START SOURCE PASSAGE

Skip to content

Exonum Data Model

This page describes Exonum data storage principles, from the database engine used (RocksDB), to the abstractions that are used in client applications.

  1. Exonum table types lists supported types of data storage collections. Tables represent the highest abstraction level for data storage
  2. Low-level storage explains how tables are persisted using RocksDB
  3. View layer describes the wrapper over the DB engine that ensures atomicity of blocks and transactions
  4. List of system tables contains tables used directly by the Exonum core
  5. Indexing gives an insight how indices over structured data can be built in Exonum

Table Types

Tables (aka indices) perform the same role as in relational database management systems (RDBMSs). Every table stores records of a specific type. However, unlike RDBMS tables, all Exonum tables internally are implemented as wrappers around key-value stores. Both keys and values in the wrapped stores are persisted as byte sequences. Exonum does not natively support operations (matching, grouping, sorting, etc.) over separate value fields, as it is the case with other key-value storages.

Key Sorting and Iterators

Exonum tables implement iterators over stored items (or keys, values, and key-value pairs in the case of maps). Such iterators use key ordering of the underlying key-value storage to determine the iteration order. Namely, keys are lexicographically ordered over their binary serializations; this ordering coincides with that used in RocksDB.

END SOURCE PASSAGE
START RECORDS PROVIDED

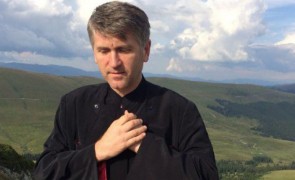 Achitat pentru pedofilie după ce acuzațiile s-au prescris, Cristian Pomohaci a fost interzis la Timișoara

END RECORDS PROVIDED
START RECORDS PROVIDED

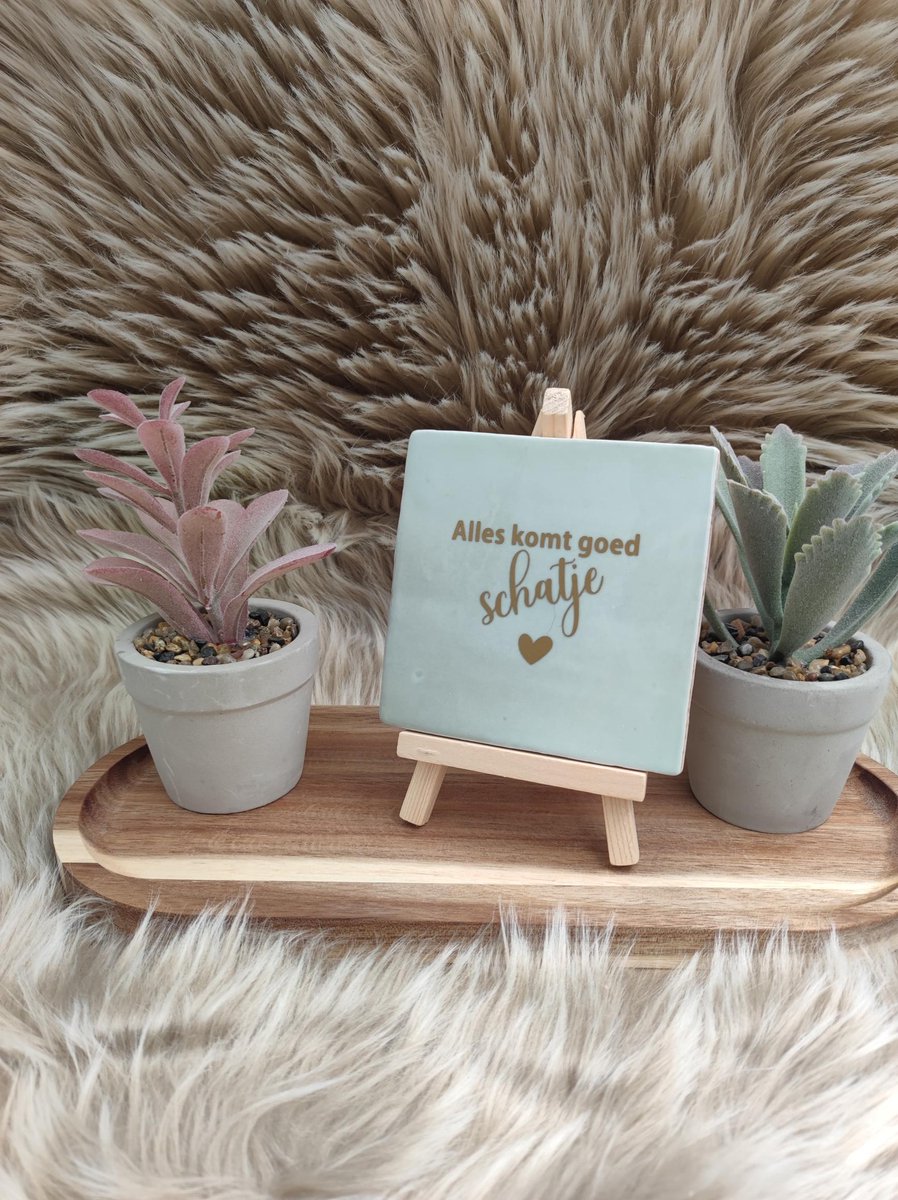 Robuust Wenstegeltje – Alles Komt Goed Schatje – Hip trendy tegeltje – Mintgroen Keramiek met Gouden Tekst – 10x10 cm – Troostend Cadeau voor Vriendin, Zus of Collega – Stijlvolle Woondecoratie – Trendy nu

END RECORDS PROVIDED
START RECORDS PROVIDED

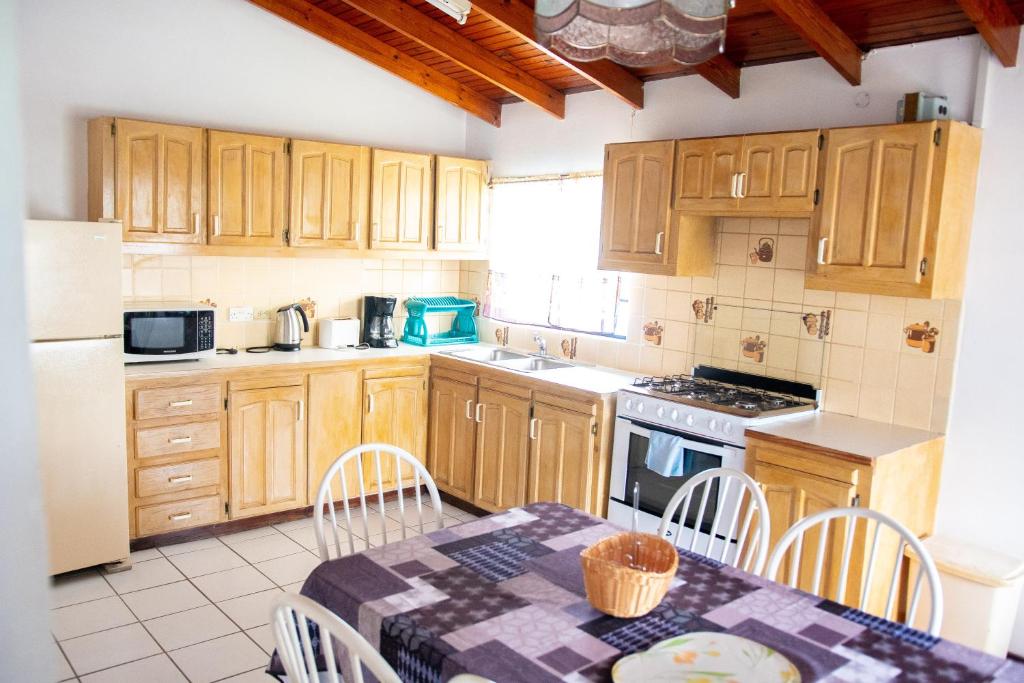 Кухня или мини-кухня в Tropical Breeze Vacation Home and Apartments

END RECORDS PROVIDED

### TASK TO COMPLETE
From the Exonum data model text above, extract the passage that begins at the words "Exonum Data Model" and ends after "in client applications.", copying it word for word.

### WRITTEN ANSWER
Exonum Data Model

This page describes Exonum data storage principles, from the database engine used (RocksDB), to the abstractions that are used in client applications.